Soon, the young LeClair was attracting attention. College scouts began to take notice when he participated as a junior in Hockey Night in Boston, a showcase for young talent. LeClair decided pursue to college, and he was accepted at the University of Vermont (UVM). At UVM, LeClair's college career was hampered by injuries. Over the course of his sophomore and junior years, he appeared in only 28 games. After missing the first month of his senior season due to meningitis, he finished the season strong with 25 goals and 20 assists in only 33 games.
LeClair was drafted by the Montreal Canadiens with the 33rd pick in the 1987 NHL Entry Draft after graduating from Bellows Free Academy (B.F.A.) High School in St. Albans, Vermont. One of the most highly recruited hockey players in New England, LeClair put his NHL aspirations on hold to attend the University of Vermont on a full scholarship. His fans didn't have to wait long to see him score in his first collegiate game. After the final game of his senior year he signed with the Canadiens and, less than a week later, played and scored in his first NHL game. As a member of the Canadiens, LeClair was on the Stanley Cup-winning team in 1993, where he scored two overtime game-winning goals during the 1993 Stanley Cup Finals.

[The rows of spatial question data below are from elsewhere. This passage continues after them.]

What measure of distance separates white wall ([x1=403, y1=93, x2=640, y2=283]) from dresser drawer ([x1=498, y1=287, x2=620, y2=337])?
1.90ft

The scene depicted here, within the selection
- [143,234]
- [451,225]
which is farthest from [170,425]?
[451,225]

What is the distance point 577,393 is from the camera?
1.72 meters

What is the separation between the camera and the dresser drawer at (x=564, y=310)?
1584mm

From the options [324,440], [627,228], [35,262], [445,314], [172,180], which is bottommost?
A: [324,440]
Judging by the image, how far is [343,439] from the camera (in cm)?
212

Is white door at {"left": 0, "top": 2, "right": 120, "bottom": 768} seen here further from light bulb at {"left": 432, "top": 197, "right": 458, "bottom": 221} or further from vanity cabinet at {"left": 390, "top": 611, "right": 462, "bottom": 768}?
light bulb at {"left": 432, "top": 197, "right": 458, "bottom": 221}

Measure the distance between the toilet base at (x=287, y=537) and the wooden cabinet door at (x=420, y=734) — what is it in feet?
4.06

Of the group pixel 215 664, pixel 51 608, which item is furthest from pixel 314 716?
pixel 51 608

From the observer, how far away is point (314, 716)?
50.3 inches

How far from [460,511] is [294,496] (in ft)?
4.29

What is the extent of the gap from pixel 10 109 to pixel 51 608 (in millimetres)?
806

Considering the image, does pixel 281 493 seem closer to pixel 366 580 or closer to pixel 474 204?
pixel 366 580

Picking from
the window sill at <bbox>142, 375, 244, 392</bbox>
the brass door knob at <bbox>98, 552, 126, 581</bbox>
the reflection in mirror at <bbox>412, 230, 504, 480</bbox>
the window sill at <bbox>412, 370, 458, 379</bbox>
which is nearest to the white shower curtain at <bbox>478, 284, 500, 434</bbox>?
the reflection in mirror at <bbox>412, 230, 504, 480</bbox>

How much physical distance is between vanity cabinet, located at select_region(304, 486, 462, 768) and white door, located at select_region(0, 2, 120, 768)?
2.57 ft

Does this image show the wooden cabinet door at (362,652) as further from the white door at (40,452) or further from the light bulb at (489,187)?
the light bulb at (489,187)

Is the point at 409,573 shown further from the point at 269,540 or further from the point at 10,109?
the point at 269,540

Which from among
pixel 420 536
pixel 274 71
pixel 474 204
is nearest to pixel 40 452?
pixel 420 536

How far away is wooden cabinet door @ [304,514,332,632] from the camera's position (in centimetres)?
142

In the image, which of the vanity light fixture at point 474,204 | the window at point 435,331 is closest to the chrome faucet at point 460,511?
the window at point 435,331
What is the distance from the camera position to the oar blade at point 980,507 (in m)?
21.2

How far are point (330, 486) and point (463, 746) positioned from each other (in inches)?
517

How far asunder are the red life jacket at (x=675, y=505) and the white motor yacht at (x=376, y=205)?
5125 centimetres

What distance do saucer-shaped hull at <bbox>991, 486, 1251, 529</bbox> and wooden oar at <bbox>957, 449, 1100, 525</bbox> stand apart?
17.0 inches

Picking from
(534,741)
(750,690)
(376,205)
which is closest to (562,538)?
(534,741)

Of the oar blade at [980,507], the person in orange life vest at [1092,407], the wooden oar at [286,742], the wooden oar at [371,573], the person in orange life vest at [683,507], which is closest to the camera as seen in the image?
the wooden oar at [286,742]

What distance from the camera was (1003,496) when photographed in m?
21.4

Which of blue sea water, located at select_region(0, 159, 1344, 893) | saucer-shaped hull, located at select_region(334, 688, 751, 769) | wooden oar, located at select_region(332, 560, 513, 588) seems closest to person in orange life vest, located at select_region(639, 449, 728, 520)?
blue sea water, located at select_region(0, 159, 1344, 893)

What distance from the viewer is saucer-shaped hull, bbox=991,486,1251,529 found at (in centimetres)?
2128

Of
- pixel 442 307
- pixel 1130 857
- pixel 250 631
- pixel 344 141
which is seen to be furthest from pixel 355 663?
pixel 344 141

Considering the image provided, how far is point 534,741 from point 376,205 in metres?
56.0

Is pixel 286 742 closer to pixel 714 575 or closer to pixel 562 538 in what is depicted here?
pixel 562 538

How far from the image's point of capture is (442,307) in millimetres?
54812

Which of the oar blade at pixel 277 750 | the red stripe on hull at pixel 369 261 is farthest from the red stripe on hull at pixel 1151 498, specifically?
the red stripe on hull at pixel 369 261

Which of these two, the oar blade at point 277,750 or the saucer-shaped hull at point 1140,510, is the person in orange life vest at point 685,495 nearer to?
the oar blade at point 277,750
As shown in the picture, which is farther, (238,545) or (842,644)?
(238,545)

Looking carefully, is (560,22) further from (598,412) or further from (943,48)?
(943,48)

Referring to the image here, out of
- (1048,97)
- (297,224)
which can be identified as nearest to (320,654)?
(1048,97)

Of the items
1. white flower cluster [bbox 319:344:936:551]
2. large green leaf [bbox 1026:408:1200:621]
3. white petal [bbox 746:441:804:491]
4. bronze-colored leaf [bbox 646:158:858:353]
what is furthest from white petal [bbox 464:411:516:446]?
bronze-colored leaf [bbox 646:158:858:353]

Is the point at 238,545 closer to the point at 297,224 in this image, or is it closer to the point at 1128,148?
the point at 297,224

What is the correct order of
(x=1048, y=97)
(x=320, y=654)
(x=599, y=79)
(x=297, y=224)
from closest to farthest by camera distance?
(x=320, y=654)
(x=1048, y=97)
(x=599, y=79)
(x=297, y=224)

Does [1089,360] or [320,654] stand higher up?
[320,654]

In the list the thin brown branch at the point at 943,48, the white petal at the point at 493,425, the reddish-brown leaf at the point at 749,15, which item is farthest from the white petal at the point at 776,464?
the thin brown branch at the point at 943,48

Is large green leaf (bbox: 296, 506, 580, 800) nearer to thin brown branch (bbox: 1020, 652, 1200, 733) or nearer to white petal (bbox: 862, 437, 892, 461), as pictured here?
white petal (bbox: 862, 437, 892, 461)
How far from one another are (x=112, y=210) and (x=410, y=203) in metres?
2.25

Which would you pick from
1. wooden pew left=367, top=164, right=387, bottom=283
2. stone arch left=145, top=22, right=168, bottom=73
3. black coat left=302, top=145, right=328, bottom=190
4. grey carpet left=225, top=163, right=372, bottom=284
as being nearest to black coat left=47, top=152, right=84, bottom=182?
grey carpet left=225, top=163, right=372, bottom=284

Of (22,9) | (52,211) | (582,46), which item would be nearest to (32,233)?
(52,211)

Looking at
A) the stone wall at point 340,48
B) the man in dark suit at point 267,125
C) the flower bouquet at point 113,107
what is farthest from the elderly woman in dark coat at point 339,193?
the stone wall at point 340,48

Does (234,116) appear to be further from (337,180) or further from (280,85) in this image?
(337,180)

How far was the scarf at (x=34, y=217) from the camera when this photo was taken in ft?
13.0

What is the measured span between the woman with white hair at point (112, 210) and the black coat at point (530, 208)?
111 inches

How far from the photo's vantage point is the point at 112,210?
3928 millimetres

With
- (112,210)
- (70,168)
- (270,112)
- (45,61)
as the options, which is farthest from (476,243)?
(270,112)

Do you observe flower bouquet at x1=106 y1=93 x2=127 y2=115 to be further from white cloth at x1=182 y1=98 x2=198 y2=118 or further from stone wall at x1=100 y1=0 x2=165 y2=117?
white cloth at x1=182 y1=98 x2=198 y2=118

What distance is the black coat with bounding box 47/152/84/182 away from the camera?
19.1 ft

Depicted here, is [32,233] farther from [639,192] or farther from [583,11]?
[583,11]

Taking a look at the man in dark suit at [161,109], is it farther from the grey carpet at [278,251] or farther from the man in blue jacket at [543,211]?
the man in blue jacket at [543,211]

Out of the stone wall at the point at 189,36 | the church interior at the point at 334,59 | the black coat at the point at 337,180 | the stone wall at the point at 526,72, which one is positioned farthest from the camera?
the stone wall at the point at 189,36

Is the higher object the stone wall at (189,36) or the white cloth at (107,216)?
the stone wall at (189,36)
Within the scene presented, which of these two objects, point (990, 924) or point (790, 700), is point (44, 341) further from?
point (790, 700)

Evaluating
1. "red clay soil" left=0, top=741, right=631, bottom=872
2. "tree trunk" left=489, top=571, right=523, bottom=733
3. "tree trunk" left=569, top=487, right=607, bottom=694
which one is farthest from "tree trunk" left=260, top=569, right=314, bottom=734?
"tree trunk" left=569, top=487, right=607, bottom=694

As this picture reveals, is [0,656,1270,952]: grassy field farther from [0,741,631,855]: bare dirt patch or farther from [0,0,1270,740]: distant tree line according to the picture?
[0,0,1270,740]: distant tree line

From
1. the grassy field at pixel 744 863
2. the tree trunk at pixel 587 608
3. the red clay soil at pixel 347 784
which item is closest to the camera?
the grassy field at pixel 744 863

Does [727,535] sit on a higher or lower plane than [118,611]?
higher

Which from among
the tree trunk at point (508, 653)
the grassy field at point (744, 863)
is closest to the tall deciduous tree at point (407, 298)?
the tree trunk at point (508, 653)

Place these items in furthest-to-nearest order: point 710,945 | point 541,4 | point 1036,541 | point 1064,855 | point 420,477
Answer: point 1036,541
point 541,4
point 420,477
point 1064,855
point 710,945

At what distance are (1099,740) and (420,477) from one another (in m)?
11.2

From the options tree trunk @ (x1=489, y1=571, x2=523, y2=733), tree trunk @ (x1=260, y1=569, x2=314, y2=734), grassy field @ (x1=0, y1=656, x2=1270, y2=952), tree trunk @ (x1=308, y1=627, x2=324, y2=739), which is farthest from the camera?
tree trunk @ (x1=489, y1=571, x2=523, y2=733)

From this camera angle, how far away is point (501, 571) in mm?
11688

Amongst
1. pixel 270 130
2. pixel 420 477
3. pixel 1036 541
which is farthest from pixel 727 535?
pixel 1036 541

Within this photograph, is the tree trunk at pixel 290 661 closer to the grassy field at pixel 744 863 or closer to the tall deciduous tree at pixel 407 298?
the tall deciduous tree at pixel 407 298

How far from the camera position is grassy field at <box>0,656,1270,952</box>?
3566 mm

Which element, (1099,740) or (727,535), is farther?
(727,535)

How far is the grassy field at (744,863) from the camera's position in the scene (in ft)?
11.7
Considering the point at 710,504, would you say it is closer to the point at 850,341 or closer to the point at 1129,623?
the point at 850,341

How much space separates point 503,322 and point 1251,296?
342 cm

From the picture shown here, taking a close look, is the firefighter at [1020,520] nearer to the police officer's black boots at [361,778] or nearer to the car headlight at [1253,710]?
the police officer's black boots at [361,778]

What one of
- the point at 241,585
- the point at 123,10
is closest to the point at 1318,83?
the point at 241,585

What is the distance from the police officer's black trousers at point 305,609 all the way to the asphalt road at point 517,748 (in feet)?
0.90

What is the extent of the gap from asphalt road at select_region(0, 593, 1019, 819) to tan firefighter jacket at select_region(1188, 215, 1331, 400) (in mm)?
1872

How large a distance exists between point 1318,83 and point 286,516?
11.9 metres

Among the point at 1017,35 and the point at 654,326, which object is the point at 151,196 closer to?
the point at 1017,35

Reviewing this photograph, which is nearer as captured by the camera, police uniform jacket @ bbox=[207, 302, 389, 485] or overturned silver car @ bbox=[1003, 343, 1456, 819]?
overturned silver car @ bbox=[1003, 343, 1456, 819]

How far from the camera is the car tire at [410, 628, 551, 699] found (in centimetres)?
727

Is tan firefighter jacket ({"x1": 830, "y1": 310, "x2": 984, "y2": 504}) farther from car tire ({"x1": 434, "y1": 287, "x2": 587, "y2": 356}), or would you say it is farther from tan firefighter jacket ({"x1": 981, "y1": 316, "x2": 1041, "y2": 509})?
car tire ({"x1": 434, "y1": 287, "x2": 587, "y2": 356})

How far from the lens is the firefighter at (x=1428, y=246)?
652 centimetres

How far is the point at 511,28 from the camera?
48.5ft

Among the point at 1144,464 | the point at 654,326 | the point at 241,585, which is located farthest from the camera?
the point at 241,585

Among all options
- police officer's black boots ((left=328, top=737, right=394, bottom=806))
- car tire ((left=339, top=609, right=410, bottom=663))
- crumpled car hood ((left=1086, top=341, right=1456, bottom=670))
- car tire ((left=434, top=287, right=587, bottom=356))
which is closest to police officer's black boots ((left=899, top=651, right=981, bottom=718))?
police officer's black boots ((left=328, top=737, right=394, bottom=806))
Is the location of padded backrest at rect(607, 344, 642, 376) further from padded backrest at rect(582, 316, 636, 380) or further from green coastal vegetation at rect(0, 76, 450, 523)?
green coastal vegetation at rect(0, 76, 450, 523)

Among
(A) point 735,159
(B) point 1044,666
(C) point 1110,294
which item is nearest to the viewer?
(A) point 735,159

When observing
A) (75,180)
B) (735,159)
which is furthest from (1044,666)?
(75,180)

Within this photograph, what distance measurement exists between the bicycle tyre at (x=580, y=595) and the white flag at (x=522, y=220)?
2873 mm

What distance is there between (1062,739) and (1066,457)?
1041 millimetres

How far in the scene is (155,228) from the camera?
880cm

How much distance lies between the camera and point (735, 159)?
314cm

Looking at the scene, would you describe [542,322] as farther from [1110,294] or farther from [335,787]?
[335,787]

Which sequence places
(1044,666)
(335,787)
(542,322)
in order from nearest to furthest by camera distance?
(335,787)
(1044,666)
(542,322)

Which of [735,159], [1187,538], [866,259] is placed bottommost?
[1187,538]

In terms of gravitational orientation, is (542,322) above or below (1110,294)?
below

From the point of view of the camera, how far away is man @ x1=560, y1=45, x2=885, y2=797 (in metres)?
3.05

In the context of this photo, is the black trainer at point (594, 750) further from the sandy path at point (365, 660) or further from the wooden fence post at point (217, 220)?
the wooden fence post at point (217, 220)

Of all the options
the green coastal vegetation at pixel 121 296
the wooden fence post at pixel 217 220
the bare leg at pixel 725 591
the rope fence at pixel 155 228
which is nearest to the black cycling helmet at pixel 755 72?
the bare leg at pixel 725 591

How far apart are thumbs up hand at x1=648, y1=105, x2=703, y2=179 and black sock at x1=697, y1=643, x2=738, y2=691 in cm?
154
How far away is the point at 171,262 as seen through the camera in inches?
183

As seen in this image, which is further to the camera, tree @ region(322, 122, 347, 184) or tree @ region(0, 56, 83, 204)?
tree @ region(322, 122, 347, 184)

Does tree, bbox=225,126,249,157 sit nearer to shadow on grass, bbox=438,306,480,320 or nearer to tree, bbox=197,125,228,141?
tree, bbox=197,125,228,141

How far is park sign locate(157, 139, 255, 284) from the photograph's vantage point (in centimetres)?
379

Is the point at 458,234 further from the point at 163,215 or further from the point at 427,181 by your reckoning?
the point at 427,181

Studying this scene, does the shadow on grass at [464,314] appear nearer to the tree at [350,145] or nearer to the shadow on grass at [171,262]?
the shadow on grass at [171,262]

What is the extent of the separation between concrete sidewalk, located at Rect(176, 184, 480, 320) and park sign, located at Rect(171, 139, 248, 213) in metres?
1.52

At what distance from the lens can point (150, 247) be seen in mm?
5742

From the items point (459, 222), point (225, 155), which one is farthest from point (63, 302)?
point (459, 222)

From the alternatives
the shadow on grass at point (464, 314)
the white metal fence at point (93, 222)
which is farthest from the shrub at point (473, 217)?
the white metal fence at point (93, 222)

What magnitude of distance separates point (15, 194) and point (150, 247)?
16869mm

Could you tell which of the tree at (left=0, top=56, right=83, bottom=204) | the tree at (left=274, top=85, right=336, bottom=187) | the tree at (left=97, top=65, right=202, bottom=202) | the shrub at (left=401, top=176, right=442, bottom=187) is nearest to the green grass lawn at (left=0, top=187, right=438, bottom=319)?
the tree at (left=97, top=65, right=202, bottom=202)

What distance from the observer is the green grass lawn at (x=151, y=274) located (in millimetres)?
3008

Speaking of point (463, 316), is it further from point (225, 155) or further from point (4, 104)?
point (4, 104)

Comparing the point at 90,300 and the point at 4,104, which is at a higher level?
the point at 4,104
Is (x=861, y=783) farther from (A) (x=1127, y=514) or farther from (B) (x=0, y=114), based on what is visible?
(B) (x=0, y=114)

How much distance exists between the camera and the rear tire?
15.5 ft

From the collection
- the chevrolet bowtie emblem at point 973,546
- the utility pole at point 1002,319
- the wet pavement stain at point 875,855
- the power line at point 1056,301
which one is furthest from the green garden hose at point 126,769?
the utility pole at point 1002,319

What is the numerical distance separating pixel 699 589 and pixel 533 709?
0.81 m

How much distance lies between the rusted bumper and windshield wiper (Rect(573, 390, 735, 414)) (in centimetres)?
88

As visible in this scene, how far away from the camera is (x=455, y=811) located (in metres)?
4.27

On February 9, 1995, a Montreal team desperate to salvage a difficult season traded LeClair, along with Éric Desjardins and Gilbert Dionne to the Philadelphia Flyers in exchange for Mark Recchi and Philadelphia's 3rd round choice in the 1995 NHL Entry Draft (Martin Hohenberger). LeClair gelled immediately with new line-mate Eric Lindros and quickly became one of the NHL's most feared goal scorers.
With the Flyers he played left-wing on the famed "Legion of Doom" line, centered by Lindros and Mikael Renberg on right-wing. The trio was not only effective at scoring but they were also a dominant physical presence on the ice. In 1998, LeClair became the first American-born NHL player to record three consecutive 50-goal seasons and the second Flyer to do so, behind Tim Kerr. Following the 1997–98 NHL season, LeClair had two consecutive 40 goal seasons.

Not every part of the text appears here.